The Society of Cardiovascular Computed Tomography (SCCT) has released a new training guideline, Training Cardiology and Radiology Trainees as Independent Practitioners (Level II) and Advanced Practitioners (Level III) in Cardiovascular Computed Tomography.

This document, which is published in the Journal of Cardiovascular Computed Tomography and co-published in Radiology: Cardiothoracic Imaging and JACC: Cardiovascular Imaging, provides guidance for program directors charged with designing a curriculum for the training of newly defined independent practitioners (Level II) and/or advanced practitioners (Level III). The guideline articulates a training experience with a novel pathway for a uniform level of competence for both cardiology and radiology trainees.

Moreover, it delineates new curriculum milestones as well as thresholds for technical understanding and overall case volumes in coronary imaging, structural heart disease, and congenital heart disease to achieve independent and advanced competency.

According to Andrew Choi, MD, FSCCT, co-chair and lead author of the guideline: “The rapid growth and established benefit of a CCT approach in multiple clinical domains require programs to adopt a comprehensive training curriculum to meet the growing need for well-trained independent and advanced practitioners in both cardiology and radiology. This guideline allows cardiovascular medicine to expand high quality CCT in the United States and around the world.”


SCCT officials say a curriculum based solely on case volume is insufficient to bridge the substantial knowledge gap, particularly among independent practitioner graduates given the diversity of training backgrounds, local volume, and supervisor expertise, and so the recommended case volumes serve as a minimum floor to assess competency. The core elements of this document are expected to remain foundational for independent practitioner and advanced practitioner competency, while future updates to this training curriculum may be issued through both traditional and emerging digital publication formats.

“I anticipate the need for training of new cardiac CT experts to continue and increase substantially in the coming decade,” says former SCCT president Suhny Abbara, MD, FACR, MSCCT, chief of cardiothoracic imaging and director of the cardiothoracic imaging fellowship program at the University of Texas Southwestern Medical Center, “as the tremendous proven value that this modality provides to our patients is more and more recognized. It therefore is more important than ever before to define and standardize the training requirements for users, basic and advanced practitioners of cardiac CT, independent of whether they are radiologists or cardiologists. This is exactly what this guideline addresses.”

The new guideline builds on the 2015 SCCT Level I Curriculum Guideline and encourages adoption of the updated training curriculum recommendations as a supplement to the current societal statements that include American College of Radiology (ACR), American College of Cardiology COCATS 4 and other global training documents. This guideline is not meant to supersede the existing COCATS and ACR statements, but rather complement those documents to encompass the most recent advancements in the field of CCT.
§ §
Decide whether each statement below agrees with the announcement about the SCCT training guideline, answering yes or no and quoting the deciding words: (a) the guideline is co-published in Radiology: Cardiothoracic Imaging; (b) the recommended case volumes represent the maximum needed to show competency; (c) the guideline is intended to replace the existing COCATS and ACR statements. The entries that follow have no connection to the announcement.

DATA LISTING:
§ §
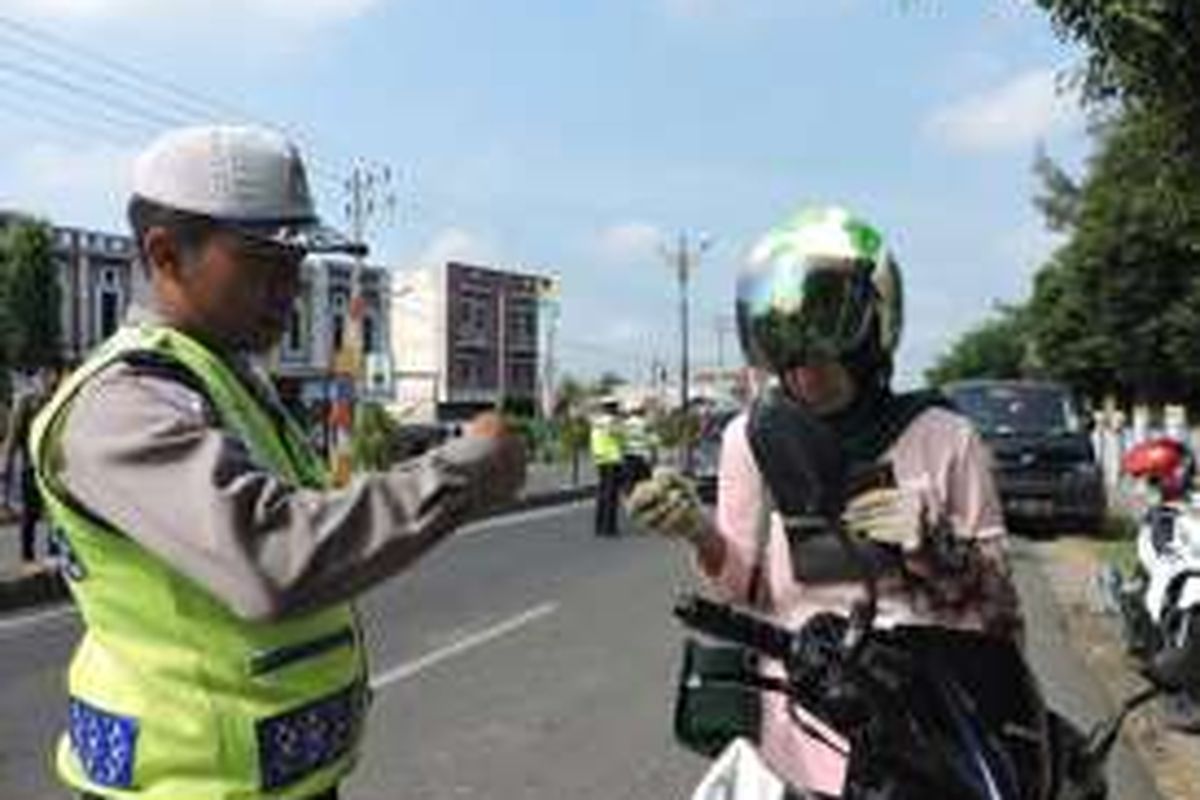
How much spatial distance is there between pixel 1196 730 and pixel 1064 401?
§ §
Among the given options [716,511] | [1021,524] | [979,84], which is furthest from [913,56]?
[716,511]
§ §
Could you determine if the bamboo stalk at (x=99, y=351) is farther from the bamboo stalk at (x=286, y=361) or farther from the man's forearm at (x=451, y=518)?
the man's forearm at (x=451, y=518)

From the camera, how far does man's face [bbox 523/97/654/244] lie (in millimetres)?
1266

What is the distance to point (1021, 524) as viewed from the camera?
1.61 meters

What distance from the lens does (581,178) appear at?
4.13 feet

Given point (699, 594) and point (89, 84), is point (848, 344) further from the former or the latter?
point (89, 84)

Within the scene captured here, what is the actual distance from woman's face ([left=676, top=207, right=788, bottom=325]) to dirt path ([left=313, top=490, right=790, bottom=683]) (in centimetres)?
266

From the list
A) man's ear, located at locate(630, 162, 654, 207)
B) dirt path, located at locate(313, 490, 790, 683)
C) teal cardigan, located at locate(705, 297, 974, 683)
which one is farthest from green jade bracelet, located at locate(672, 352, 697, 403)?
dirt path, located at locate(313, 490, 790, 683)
§ §
ANSWER SPACE:
(a) Yes: "co-published in Radiology: Cardiothoracic Imaging and JACC: Cardiovascular Imaging"
(b) No: "the recommended case volumes serve as a minimum floor to assess competency"
(c) No: "This guideline is not meant to supersede the existing COCATS and ACR statements"